Выбрать главу

Вот тут Кузьма Григорьевич и отдал мне управление. То ли решил угнать меня для науки на второй круг, то ли проверить, справлюсь ли, то ли просто шмыгнул в кусты.

Пришлось приложить всё умение, реакцию и изворотливость. Мгновенно ощетинил машину – всем, чем можно, ухудшил аэродинамическое качество: шасси, закрылки 28, закрылки 45… Посыпались вниз быстрее. Еле успели с ограниченной механизацией: она же требует более долгого гашения скорости, а значит, выпускать её приходится позже.

На 600 м догнали глиссаду, стабилизировали режим, вертикальную и включили автоматический заход, как и предполагалось заранее.

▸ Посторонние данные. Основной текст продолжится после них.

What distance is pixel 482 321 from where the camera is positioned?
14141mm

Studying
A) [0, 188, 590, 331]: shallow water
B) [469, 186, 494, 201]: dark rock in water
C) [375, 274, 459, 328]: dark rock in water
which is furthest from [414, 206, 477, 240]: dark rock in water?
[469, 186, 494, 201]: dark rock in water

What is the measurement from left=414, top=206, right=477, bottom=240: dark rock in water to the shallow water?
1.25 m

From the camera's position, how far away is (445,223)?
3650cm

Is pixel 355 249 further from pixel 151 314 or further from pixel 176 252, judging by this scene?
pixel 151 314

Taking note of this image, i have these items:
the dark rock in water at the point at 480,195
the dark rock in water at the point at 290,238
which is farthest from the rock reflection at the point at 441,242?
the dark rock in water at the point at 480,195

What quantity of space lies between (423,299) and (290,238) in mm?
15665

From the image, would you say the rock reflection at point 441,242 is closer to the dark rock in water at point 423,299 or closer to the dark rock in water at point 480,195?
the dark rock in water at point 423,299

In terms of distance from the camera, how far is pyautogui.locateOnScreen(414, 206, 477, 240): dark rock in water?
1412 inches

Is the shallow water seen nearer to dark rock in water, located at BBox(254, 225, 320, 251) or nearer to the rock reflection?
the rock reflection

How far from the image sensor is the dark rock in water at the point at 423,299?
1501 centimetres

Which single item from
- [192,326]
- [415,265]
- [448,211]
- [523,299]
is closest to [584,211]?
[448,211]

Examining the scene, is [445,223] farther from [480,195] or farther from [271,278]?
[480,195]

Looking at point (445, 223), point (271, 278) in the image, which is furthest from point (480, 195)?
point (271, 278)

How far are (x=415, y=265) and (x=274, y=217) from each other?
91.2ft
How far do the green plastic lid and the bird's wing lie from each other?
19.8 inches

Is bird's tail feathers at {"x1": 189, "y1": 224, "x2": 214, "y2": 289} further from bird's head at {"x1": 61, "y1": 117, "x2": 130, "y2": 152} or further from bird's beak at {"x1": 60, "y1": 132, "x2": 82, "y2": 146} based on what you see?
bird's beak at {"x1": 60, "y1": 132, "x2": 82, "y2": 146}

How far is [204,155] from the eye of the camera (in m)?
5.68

Система уводила вправо, я отключил САУ на ВПР, находясь в створе правой обочины. Ну, уж тут-то я сумел показать, как выходят на ось. Сел хорошо.

На разборе Рульков стал меня пороть. Сам же так вот снижался, сам размазал заход, сам подсунул мне подлянку, – и я же ещё и виноват. Я промолчал: мы на этот случай учёные. Ты начальник, я дурак. А он ещё долго разглагольствовал о том, что вот он бы вообще за 210 начал снижение, не спеша… зачем это надо… рисковать… спешка… запас…

Не можешь – не берись. Не тянешь – уйди. Или уж не мешай. Я борюсь за экономию, как требует время: это наша интенсификация, это наши тощие резервы. Ведь летели против струи – а сэкономили полторы тонны.

Назад он летел сам, я сзади наблюдал. Заход в Челябинске с обратным курсом, ветер не очень сильный, путевая 950. С 11100 снижаться можно за 140 км. Это 10 минут; чтобы на траверз занять 1000 м, надо снижаться по 16 м/сек. Сначала по 17; с 9500 до 9000 – по 10; потом с интерцепторами, но применять их только при необходимости, из расчёта: за 100 км – 9000 м, за 80 – 7000, за 50 – 4000; короче, в цифрах – «то на то», но километров должно оставаться на 10 больше. Тогда за 40 будет 3000, здесь погасим скорость, при этом потеряем запас 10 км и дальше снижаться будем «то на то»: за 20 – 2000, за 10 – 1000, это уже траверз; к 3-му развороту 600, к 4-му 400, шасси, закрылки 28, режим 82, 4-й разворот на скорости 300. Всё.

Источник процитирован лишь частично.